• Aim of the task: Look below for the line that contains "LeBron James of", and write out exactly that line and all remaining lines of the listing, omitting pictures.

══ Information supplied ══

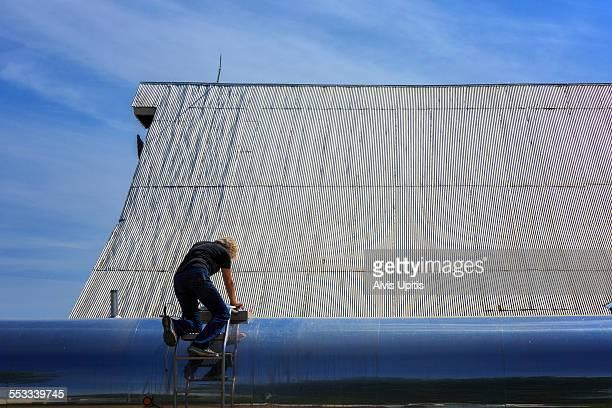Farm wife on checks milk tanker on dairy farm
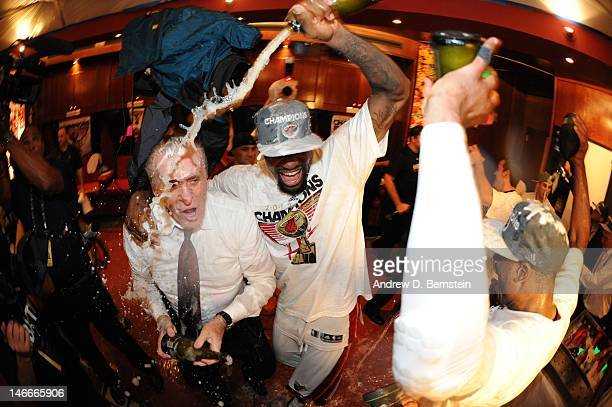 LeBron James of the Miami Heat celerates with Miami Heat team President Pat Riley in a locker room after winning Game Five of the 2012 NBA Finals...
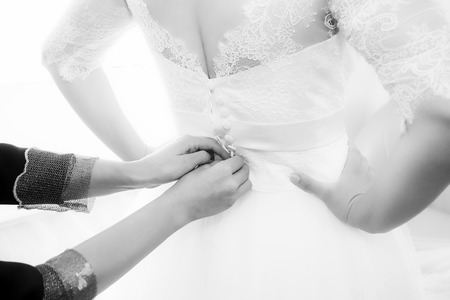 buttoned: Bride getting dressed and buttoned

═══

• Task result:
 LeBron James of the Miami Heat celerates with Miami Heat team President Pat Riley in a locker room after winning Game Five of the 2012 NBA Finals...
 buttoned: Bride getting dressed and buttoned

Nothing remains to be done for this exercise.